YOUR ASSIGNMENT: Copy out the lines of the records below, and only those lines, from the one with "body_size: 267" through the one with "content_type: application/javascript; charset=utf-8", exactly as they appear.
[[ RECORDS PROVIDED open ]]
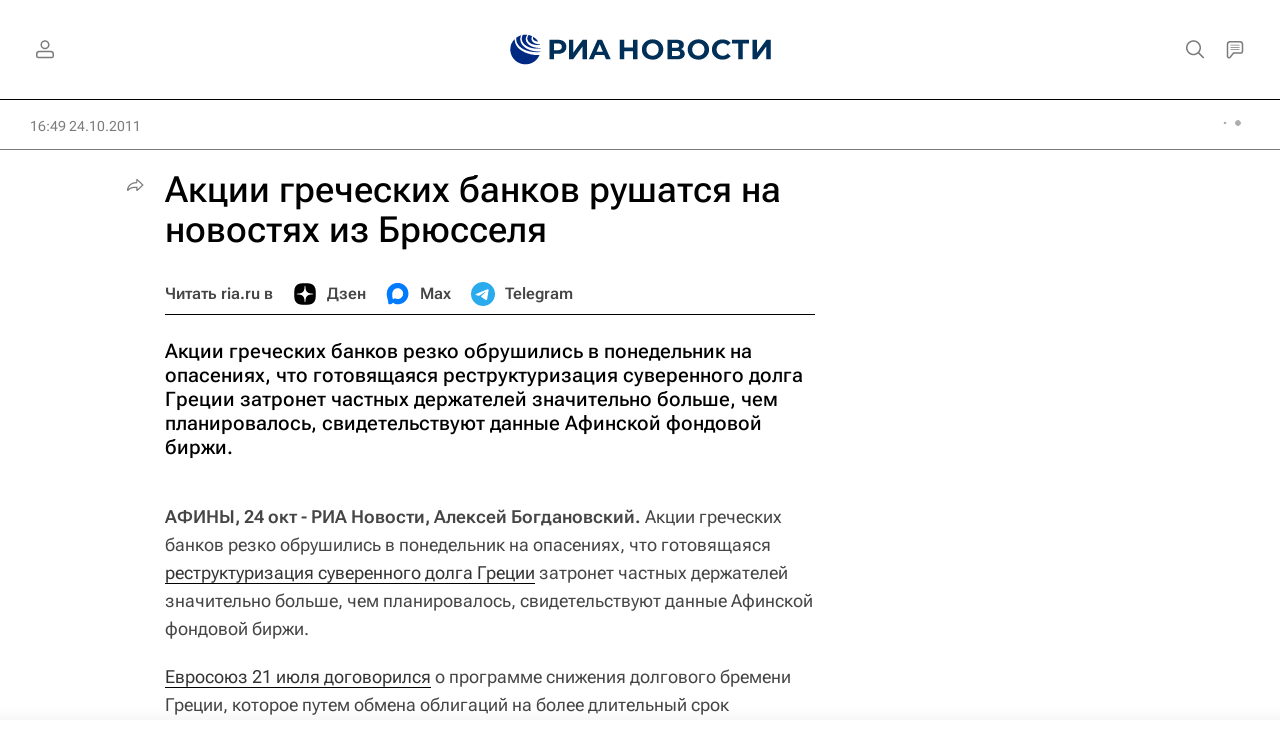

--- FILE ---
content_type: text/html
request_url: https://tns-counter.ru/nc01a**R%3Eundefined*rian_ru/ru/UTF-8/tmsec=rian_ru/309046915***
body_size: 17
content:
784E6738691FD4BEG1763693758:784E6738691FD4BEG1763693758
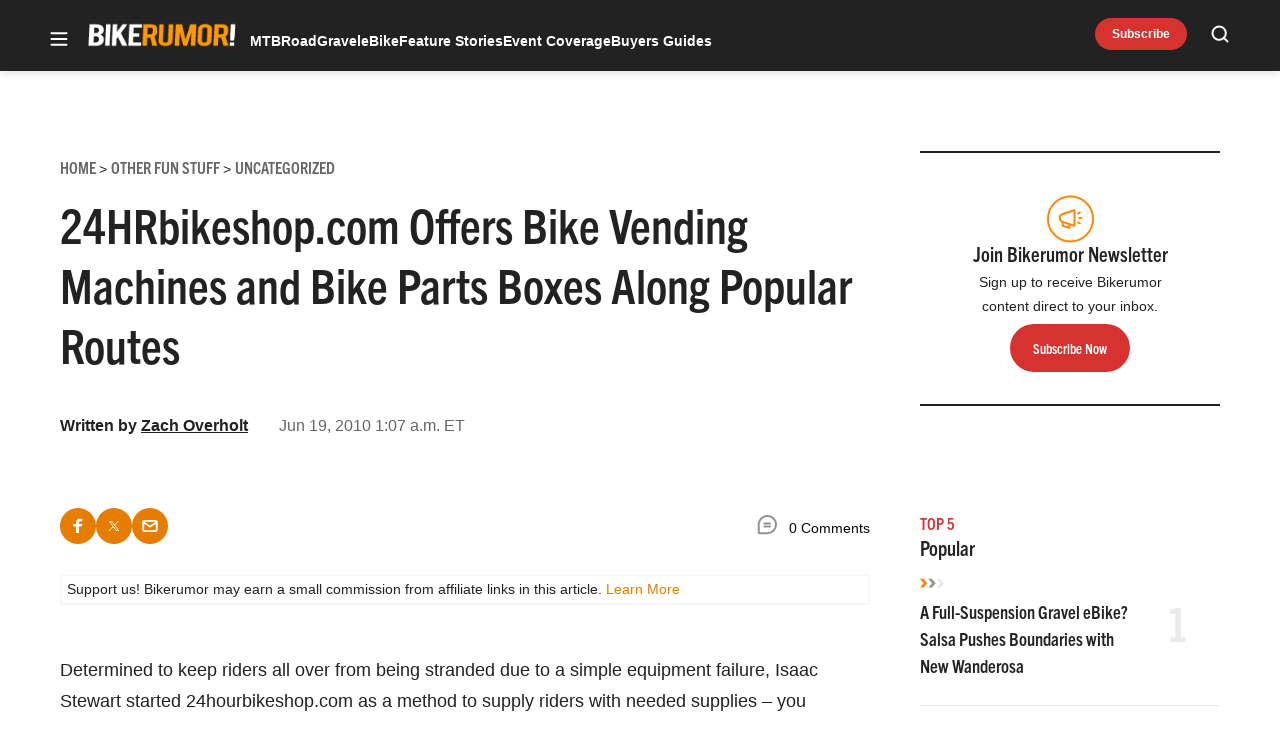

--- FILE ---
content_type: text/html; charset=utf-8
request_url: https://www.google.com/recaptcha/api2/aframe
body_size: 267
content:
<!DOCTYPE HTML><html><head><meta http-equiv="content-type" content="text/html; charset=UTF-8"></head><body><script nonce="zsmajBEB-RCY_pUybuqAEw">/** Anti-fraud and anti-abuse applications only. See google.com/recaptcha */ try{var clients={'sodar':'https://pagead2.googlesyndication.com/pagead/sodar?'};window.addEventListener("message",function(a){try{if(a.source===window.parent){var b=JSON.parse(a.data);var c=clients[b['id']];if(c){var d=document.createElement('img');d.src=c+b['params']+'&rc='+(localStorage.getItem("rc::a")?sessionStorage.getItem("rc::b"):"");window.document.body.appendChild(d);sessionStorage.setItem("rc::e",parseInt(sessionStorage.getItem("rc::e")||0)+1);localStorage.setItem("rc::h",'1769732116384');}}}catch(b){}});window.parent.postMessage("_grecaptcha_ready", "*");}catch(b){}</script></body></html>

--- FILE ---
content_type: application/javascript; charset=utf-8
request_url: https://fundingchoicesmessages.google.com/f/AGSKWxWTz_ue4eHCZRAIA5XySE8n_QgXWzgrBvaAKb59pV7dfir-pfJeyu_PcRqt-DKcyuQ3airRH8UJGS5ptu7n2caA1tSKH3jefK59g4kZiEonMmSU8AyJdf02EbS2noDszxeaoGq-hI5GQhR7ePxX2ySJ9lQb7xe7zO_5ehlAmX8kheVTR9-J5iYbKIt-/_-ad-marker._300x250-/ad_rentangle..cfm?ad=/buildAdfoxBanner.
body_size: -1284
content:
window['fae5affd-1585-4045-97e7-33bb7bbc5fb3'] = true;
[[ RECORDS PROVIDED closed ]]
ANSWER SECTION:
body_size: 267
content:
<!DOCTYPE HTML><html><head><meta http-equiv="content-type" content="text/html; charset=UTF-8"></head><body><script nonce="zsmajBEB-RCY_pUybuqAEw">/** Anti-fraud and anti-abuse applications only. See google.com/recaptcha */ try{var clients={'sodar':'https://pagead2.googlesyndication.com/pagead/sodar?'};window.addEventListener("message",function(a){try{if(a.source===window.parent){var b=JSON.parse(a.data);var c=clients[b['id']];if(c){var d=document.createElement('img');d.src=c+b['params']+'&rc='+(localStorage.getItem("rc::a")?sessionStorage.getItem("rc::b"):"");window.document.body.appendChild(d);sessionStorage.setItem("rc::e",parseInt(sessionStorage.getItem("rc::e")||0)+1);localStorage.setItem("rc::h",'1769732116384');}}}catch(b){}});window.parent.postMessage("_grecaptcha_ready", "*");}catch(b){}</script></body></html>

--- FILE ---
content_type: application/javascript; charset=utf-8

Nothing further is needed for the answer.